#### ACTIVITY
Once you reach the line with "2809 E Trumbull" in the material below, copy each line exactly up to and including the line with "dematic_logo_no_claim", and skip the pictures.

#### PROVIDED DATA
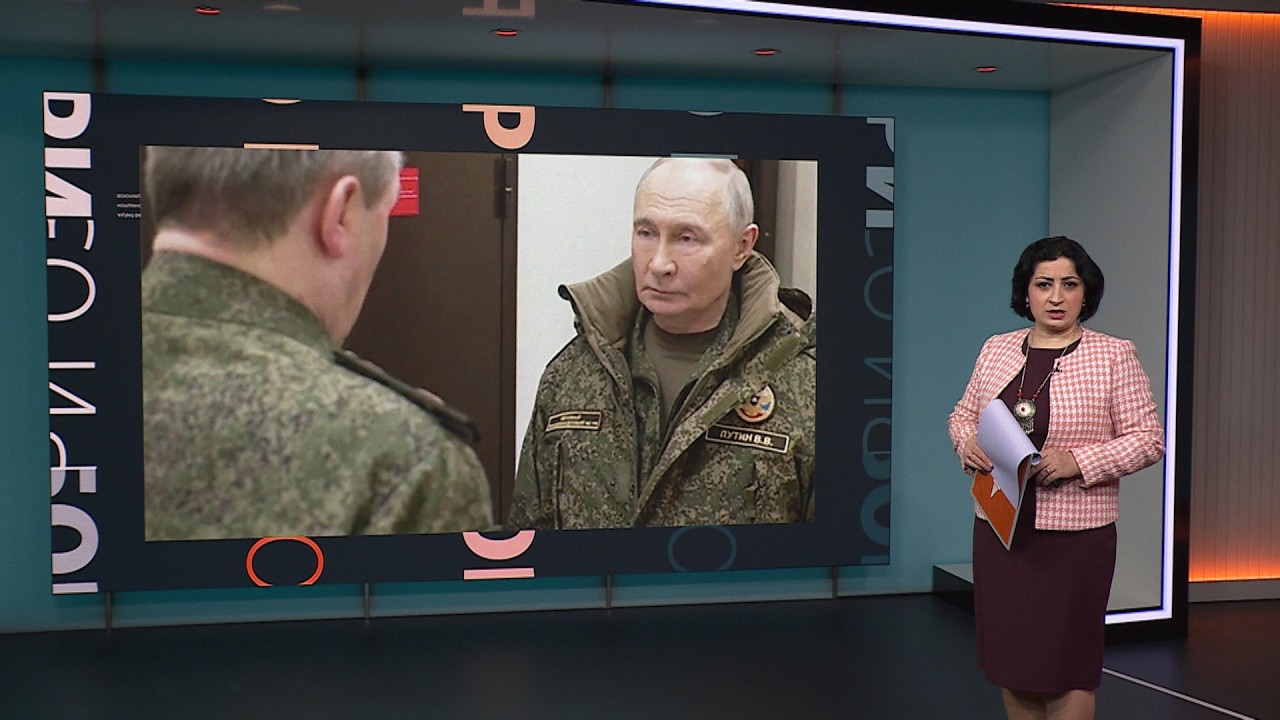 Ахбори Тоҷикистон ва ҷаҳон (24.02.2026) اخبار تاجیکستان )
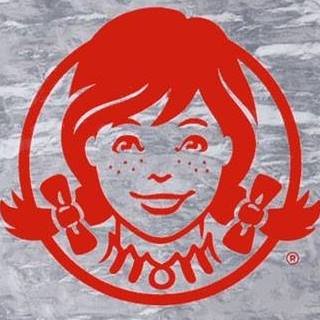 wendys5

...

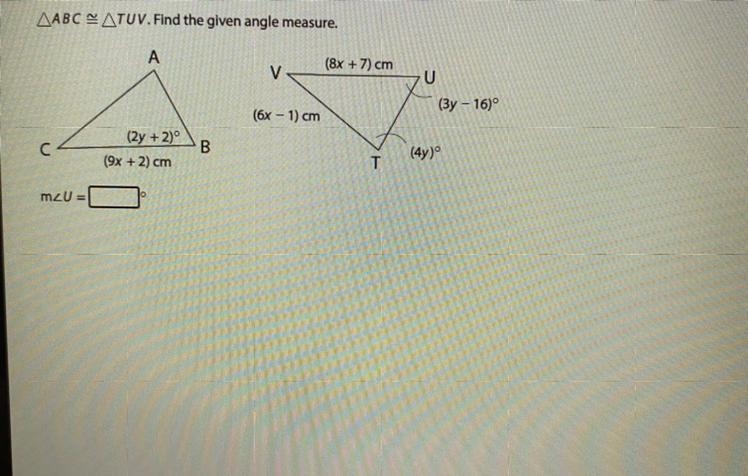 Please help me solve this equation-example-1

* * *

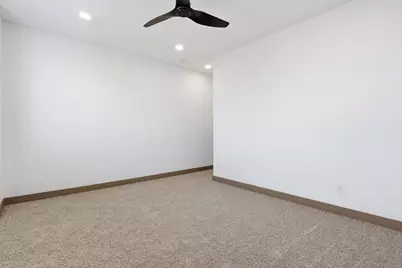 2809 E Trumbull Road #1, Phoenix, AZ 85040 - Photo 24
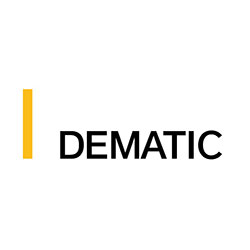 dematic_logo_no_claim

#### EXPECTED ANSWER
 2809 E Trumbull Road #1, Phoenix, AZ 85040 - Photo 24
 dematic_logo_no_claim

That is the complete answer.